WHEN drought struck California between 1987 and 1992, causing the enforcement of water restrictions in urban areas, the focus turned to the irrigation industry.
Negative news articles started to appear in the media.
Why were wasteful farmers allowed to keep using water when urban consumers had to stop watering their lawns?
Why were people in cities being advised to put a brick in their toilet to limit the amount of water used per flush when corporate agribusiness continued to “use subsidised water to grow subsidised crops”?
As California Farm Water Coalition (CFWC) executive director Mike Wade continued to spell out those accusations at the NSW Irrigators conference in Canberra earlier this week, the parallels to criticisms levelled at Murray-Darling Basin irrigators during the last drought were not lost on the audience that packed the room.
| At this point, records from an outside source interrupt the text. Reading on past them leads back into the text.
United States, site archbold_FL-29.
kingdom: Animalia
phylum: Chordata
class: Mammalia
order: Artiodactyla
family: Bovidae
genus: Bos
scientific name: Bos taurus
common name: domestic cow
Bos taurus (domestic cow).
Mr Wade said while there were numerous lobby groups and farm bureaus in California in the early ’90s, none of them were working to specifically combat this negative public perception.
“Other organisations had been around for years and years and while they did an excellent job lobbying and doing the political work that agriculture needs, those organisations weren’t involved in public messaging,” he said.
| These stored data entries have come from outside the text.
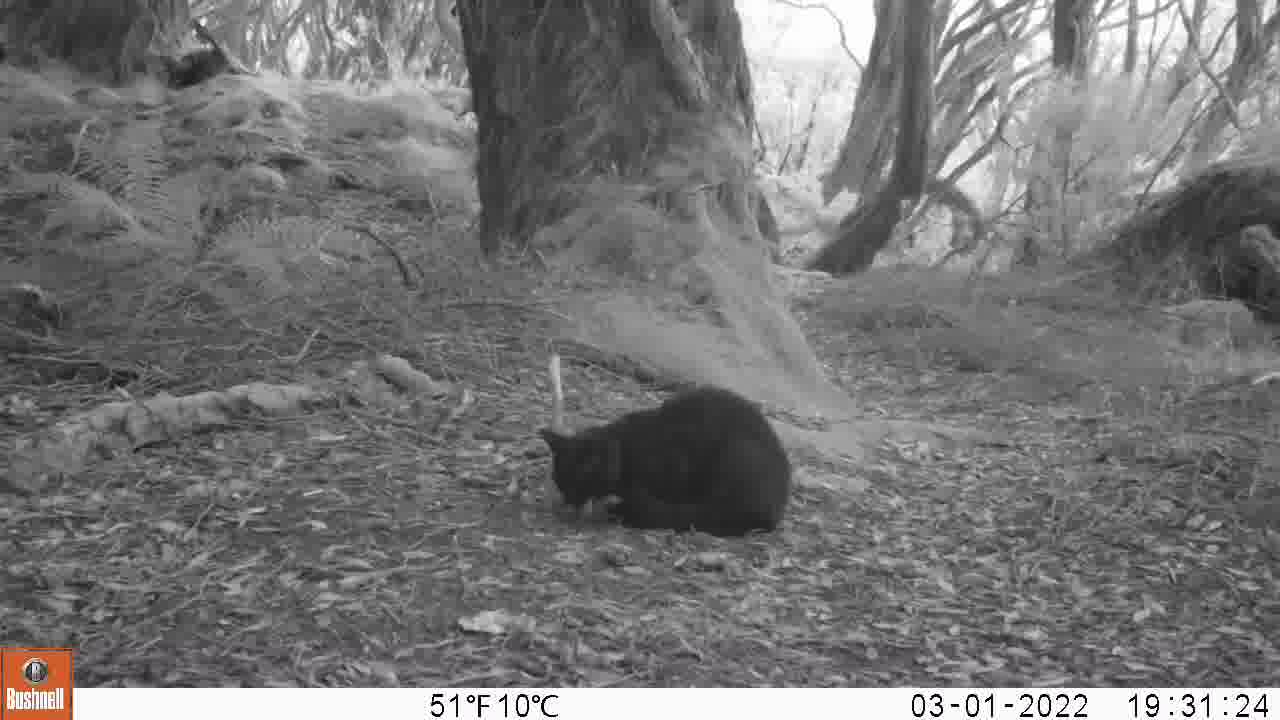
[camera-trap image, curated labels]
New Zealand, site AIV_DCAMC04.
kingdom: Animalia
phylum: Chordata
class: Mammalia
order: Carnivora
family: Felidae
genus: Felis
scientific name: Felis catus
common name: domestic cat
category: cat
So the CFWC was formed as a not-for-profit, membership-based organisation to fill this void.
“At the time farmers simply weren’t fighting back. We were being pummelled and it was impossible to make any headway,” he said.
“Our organisation was formed on the premise that we wouldn’t be involved in lobbying. We felt it was important that those groups that were good at it continue to do it.
“Our goal was to operate at a different level, one of high credibility and one of a kind of disinterested – although interested – third party, without trying to influence the legislators that are elected to pass laws and regulations that govern our industry.”
The first task was to defend against the barrage of negative public perception; to fight misinformation with facts and to respond to inaccurate or disparaging media coverage.
“We worked a lot with the universities in developing data and supporting evidence and documentation that verified the efforts that farmers undertook,” Mr Wade said.
“We also conducted public opinion surveys to get an idea of where the public was and how we could engage their changing attitudes toward agriculture.”
Californian agriculture is no small fry; in 2011 it boasted farmgate sales of about $43.5 billion, from some 81,500 farms and ranches with about 3.64 million hectares under irrigation.
Mr Wade said the CFWC strategy was simple.
“Our method was to stick to the truth and avoid name-calling; to stay above the fray. And I think we’ve been successful in doing that,” he said.
“We have broad credibility in what we do and we’re sought out for information on agricultural water use and farm production by media, academia and other farm organisations.”
However, the CFWC needed to counterpunch, to rebuild the image of farmers and corporate agriculture.
“Farmers, corporate agriculture and agribusiness had a black eye,” he said.
This counterpunch came through a sign campaign with an incredibly simple – but effective – message: “Food grows where water flows”.
“People like farms. They like the idea that there are farms in California that are producing what we consider to be local produce, and that that food makes its way into the market,” he said.
“A 2012 public opinion survey showed us that about 90 per cent of those surveyed felt agriculture was one of the most important industries in the State.
“But they are not making that connection – we found through further investigation – between this support for farmers and the fact that farmers are producing the food that people buy in the grocery store.
“There is just this Grand Canyon disconnect between those two concepts. We had to develop a process of messaging to help people get that.”
The incredibly effective signage campaign has now been expanded online and the organisation boasts more than 3000 likes on Facebook, 2000 followers on Twitter and sends out a daily news email to hundreds of subscribers.
It has condensed its broad goal into four primary message points; that California’s food production depends on water, that farms depend on water, that water shortages pose a risk to domestic food production and that infrastructure investments improve water and food reliability for all.